* **Esercizio assegnato**: Riscrivi il brano dell'articolo su Alec Baldwin che si apre con le parole contenenti "Alec Baldwin al" e si chiude con "The Good Shepard.", sostituendo "snello" con "magro".

* **Testo**:
-=-=-
Alec Baldwin al Torino Film Festival, imita De Niro e annuncia che non vestirà più i panni di Trump.
“Ho scelto di far vedere questo film (Caccia a ottobre rosso ndr) qui a Torino non perché ero giovane e snello, ma per il cast”. Alec Baldwin è un tizio simpatico. Punto. Una superstar hollywoodiana che arriva al 42esimo Torino Film Festival (da quando lo dirige Giulio Base, con l’aiuto della moglie Tiziana Rocca, è oramai Hollywood sul Po) e si mette a fare un’imitazione da far sbellicare di Robert De Niro con i tempi dilatati e l’eloquio sintetico quasi nullo di Bob regista – il ricordo è al set del film The Good Shepard.
Baldwin è anche uno che arriva sul bordo del red carpet (da quest’anno a Torino c’è un lungo tappeto rosso con una quantità di fotografi che nemmeno al SuperBowl) agghindato come a un matrimonio e quando vede il direttore chiede dov’è la toilette, per poi rimanerci quattro interminabili minuti. Avviso ai naviganti: Baldwin conferma che non vestirà più i panni di Trump. Ci penserà James Austin Johnson. Peccato. Alec era molto bravo. Altro che le parrucche di Crozza. Baldwin è uno che sa scavare con graffio feroce nelle reali idiosincrasie dei potenti, sia della politica che dello spettacolo. Senza fare politica, ma solo per il gusto di sfottere. Altro dato. Baldwin sembra affrontare i temi che i giornalisti si aspettano per un titolo da prima pagina con una seria disinvoltura che non si inquadra perfettamente negli schemi bianco-nero della propaganda politica attuale. Prendi l’entusiasmo per un indie movie come The Substance, il film “femminista” di Coralie Fargeat che probabilmente correrà per qualche Oscar. “L’ho visto altra sera. Un film straordinario, Demi Moore è stata molto coraggiosa. Quando vedo film così mi convinco sempre più che abbiamo bisogno più che mai di registe, molto spesso nell’industria cinematografica ci sono stati a capo uomini che si fidavano solo di altri uomini”.
-=-=-
* **Dati grezzi**:
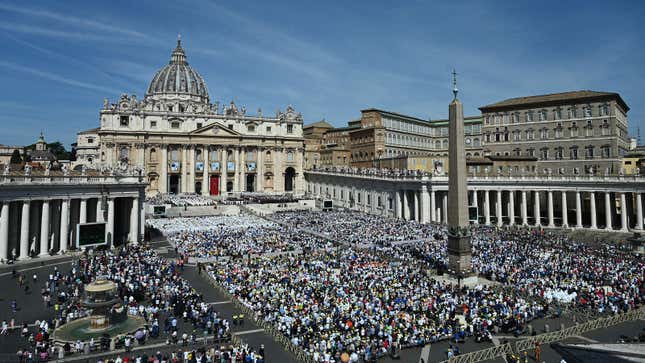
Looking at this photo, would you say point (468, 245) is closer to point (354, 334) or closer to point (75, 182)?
point (354, 334)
-=-=-
* **Risposta al compito**:
Alec Baldwin al Torino Film Festival, imita De Niro e annuncia che non vestirà più i panni di Trump.
“Ho scelto di far vedere questo film (Caccia a ottobre rosso ndr) qui a Torino non perché ero giovane e magro, ma per il cast”. Alec Baldwin è un tizio simpatico. Punto. Una superstar hollywoodiana che arriva al 42esimo Torino Film Festival (da quando lo dirige Giulio Base, con l’aiuto della moglie Tiziana Rocca, è oramai Hollywood sul Po) e si mette a fare un’imitazione da far sbellicare di Robert De Niro con i tempi dilatati e l’eloquio sintetico quasi nullo di Bob regista – il ricordo è al set del film The Good Shepard.